To promote sustainability and environmental education, I have frequently led my students on field trips and to participate in various kinds of activities such as organizing the local community to plant trees, to observe Earth Day, to clean up polluted rivers, and so on. On previous field trips to remote areas and indigenous villages, my students have often remarked that they felt like the child protagonists in the Chronicles of Narnia.
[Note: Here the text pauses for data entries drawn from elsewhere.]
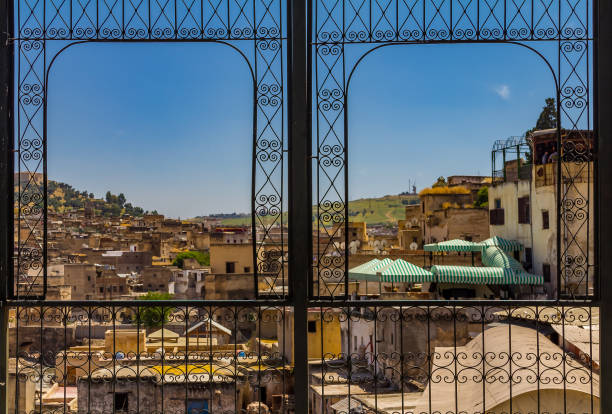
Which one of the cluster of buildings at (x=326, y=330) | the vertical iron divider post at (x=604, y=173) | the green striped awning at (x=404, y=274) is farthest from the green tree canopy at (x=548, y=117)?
the vertical iron divider post at (x=604, y=173)

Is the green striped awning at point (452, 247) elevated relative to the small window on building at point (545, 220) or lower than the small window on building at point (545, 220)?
lower

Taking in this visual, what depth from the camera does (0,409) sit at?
149 inches

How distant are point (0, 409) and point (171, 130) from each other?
182 ft

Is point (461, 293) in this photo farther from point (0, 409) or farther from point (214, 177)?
point (214, 177)

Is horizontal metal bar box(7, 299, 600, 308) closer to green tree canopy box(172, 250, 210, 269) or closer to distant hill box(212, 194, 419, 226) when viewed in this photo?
green tree canopy box(172, 250, 210, 269)

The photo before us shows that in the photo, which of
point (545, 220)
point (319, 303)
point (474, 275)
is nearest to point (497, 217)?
point (545, 220)

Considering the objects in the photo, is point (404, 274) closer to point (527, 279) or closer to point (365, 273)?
point (365, 273)

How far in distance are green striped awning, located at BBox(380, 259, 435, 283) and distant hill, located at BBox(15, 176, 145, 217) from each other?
4719cm

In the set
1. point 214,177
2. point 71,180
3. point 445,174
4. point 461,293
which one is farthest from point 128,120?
point 461,293

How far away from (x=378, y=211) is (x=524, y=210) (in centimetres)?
5529

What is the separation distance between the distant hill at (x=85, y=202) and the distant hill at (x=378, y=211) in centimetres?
1098

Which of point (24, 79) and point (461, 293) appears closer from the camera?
point (24, 79)

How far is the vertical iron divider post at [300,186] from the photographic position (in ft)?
12.0

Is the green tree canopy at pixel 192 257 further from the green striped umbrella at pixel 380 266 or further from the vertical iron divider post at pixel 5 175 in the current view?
the vertical iron divider post at pixel 5 175
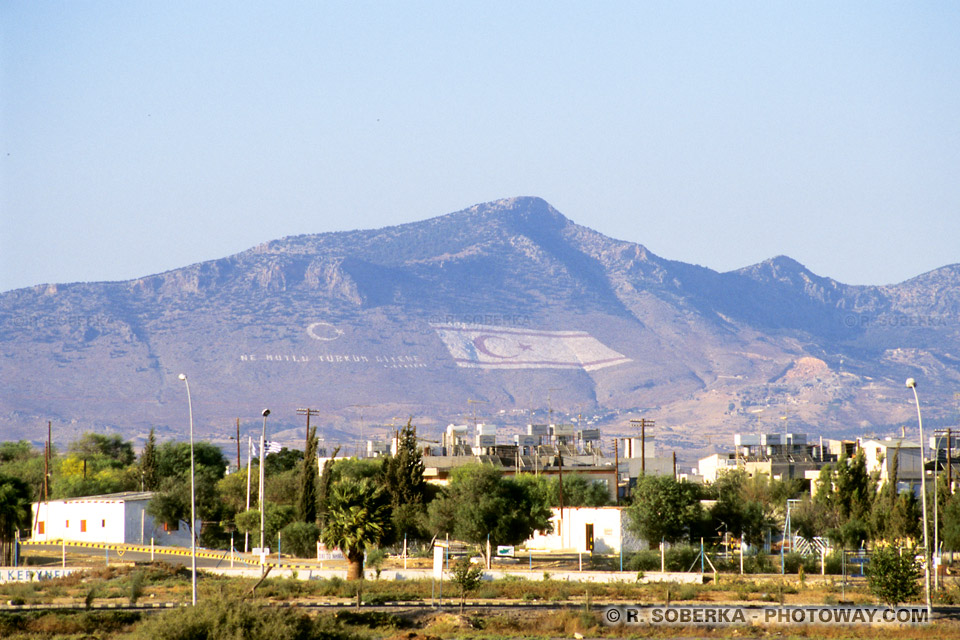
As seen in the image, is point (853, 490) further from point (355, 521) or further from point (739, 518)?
point (355, 521)

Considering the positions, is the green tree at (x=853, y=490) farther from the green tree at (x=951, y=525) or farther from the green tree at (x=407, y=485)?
the green tree at (x=407, y=485)

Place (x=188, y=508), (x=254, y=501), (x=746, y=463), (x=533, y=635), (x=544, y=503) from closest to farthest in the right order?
1. (x=533, y=635)
2. (x=544, y=503)
3. (x=188, y=508)
4. (x=254, y=501)
5. (x=746, y=463)

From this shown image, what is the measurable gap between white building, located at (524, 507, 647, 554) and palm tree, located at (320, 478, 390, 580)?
2180 centimetres

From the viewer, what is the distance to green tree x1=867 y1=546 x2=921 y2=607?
152 ft

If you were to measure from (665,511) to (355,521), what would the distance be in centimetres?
2206

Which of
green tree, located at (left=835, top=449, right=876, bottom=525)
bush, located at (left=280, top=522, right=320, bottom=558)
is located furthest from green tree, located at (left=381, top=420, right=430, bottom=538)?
green tree, located at (left=835, top=449, right=876, bottom=525)

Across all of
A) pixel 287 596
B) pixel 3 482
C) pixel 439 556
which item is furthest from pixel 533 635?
pixel 3 482

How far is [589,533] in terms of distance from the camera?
80062 mm

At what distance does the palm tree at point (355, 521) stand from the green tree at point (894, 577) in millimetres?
20593

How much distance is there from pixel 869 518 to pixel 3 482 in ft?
152

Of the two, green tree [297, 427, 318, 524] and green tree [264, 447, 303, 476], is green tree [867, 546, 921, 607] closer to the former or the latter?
green tree [297, 427, 318, 524]

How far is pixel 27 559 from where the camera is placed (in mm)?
74000

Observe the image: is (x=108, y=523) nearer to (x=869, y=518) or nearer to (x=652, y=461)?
(x=869, y=518)

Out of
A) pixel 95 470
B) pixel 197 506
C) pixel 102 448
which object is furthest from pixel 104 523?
pixel 102 448
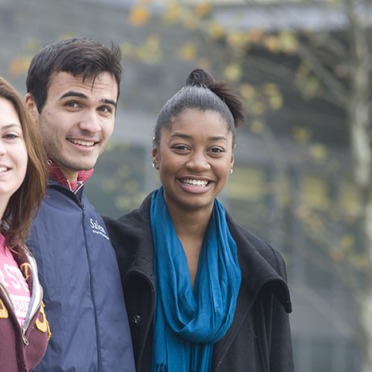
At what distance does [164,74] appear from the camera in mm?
17609

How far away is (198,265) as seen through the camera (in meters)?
4.52

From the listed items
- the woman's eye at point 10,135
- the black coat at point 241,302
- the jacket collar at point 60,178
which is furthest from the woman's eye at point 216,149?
the woman's eye at point 10,135

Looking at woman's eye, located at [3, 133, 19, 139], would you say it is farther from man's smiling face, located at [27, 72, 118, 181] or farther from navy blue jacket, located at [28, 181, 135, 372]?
man's smiling face, located at [27, 72, 118, 181]

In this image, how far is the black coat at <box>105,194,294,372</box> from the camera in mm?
4254

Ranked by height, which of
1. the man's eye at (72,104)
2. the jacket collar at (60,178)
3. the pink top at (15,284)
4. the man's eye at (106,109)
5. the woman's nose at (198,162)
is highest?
the man's eye at (106,109)

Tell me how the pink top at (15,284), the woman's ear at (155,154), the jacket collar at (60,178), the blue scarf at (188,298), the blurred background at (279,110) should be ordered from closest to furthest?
the pink top at (15,284) < the jacket collar at (60,178) < the blue scarf at (188,298) < the woman's ear at (155,154) < the blurred background at (279,110)

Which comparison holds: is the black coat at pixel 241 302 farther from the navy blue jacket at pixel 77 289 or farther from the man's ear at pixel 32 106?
the man's ear at pixel 32 106

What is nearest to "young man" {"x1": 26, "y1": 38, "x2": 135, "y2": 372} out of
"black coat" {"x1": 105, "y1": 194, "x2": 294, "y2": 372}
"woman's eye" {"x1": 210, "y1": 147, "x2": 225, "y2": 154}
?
"black coat" {"x1": 105, "y1": 194, "x2": 294, "y2": 372}

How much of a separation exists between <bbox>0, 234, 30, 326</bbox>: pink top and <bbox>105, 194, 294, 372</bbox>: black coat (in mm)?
708

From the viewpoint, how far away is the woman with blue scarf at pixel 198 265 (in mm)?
4270

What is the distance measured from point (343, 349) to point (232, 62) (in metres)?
9.05

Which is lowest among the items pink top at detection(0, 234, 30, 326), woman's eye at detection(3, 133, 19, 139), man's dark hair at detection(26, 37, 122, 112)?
pink top at detection(0, 234, 30, 326)

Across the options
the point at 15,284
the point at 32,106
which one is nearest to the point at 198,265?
the point at 32,106

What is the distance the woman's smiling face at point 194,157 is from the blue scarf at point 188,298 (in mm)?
153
Raised in Changhua County, Taiwan, I received my bachelor’s degree in Economics from National Taiwan University (NTU) in 1988, my master’s degree in Economics from the University of Missouri-Kansas City (UMKC) in 1992, and my doctorate in Economics from the University of Nebraska-Lincoln (UNL) in 1996.
Franklin Obeng-Odoom
Franklin Obeng-Odoom is currently the Helsinki Institute of Sustainability Science Associate Professor at Global Development Studies, the University of Helsinki, Finland. He is a Fellow of the Teachers' Academy, the highest recognition bestowed on distinguished teachers at the university. A winner of the global Deborah Gerner Innovative Teaching Award for 'effective...pedagogy that engages students with issues of war, peace, identity, sovereignty, security, and sustainability - economic, environmental, or ethical - as they are evolving in the 21st century', Dr. Obeng-Odoom previously taught at various universities in Australia, including the University of Technology Sydney where he was Director of Higher Degree Research Programmes.
Obeng-Odoom's research interests are centred on the political economy of development, urban and regional economics, natural resources and the environment, fields in which he has published six sole-authored books, including Global Migration Beyond Limits (Oxford University Press, 2022), The Commons in an Age of Uncertainty (University of Toronto Press, 2021), and Property, Institutions, and Social Stratification in Africa (Cambridge University Press, 2020), a winner of the European Association of Evolutionary Political Economy Joan Robinson Best Book Prize.
An active member of the AFEE community, Obeng-Odoom has published in periodicals such as the Journal of Economic Issues, Revue de la régulation. Capitalisme, Institutions, Pouvoir , and Evolutionary and Institutional Economics Review. Obeng-Odoom is Associate Editor of the Review of Evolutionary Political Economy, Associate Editor of the Forum for Social Economics, and Series Editor of the Edinburgh Studies in Urban Political Economy. He serves on the membership Committee of AFEE.
The recipient of a number of reputable research awards, Obeng-Odoom is an Inaugural International Science Council World Social Science Fellow and a former Visiting Research Fellow at the United Nations Research Institute for Social Development. In 2015, Dr. Obeng-Odoom was elected to the Fellowship of the Ghana Academy of Arts and Sciences, becoming the youngest Fellow of the oldest learned society in postcolonial Africa.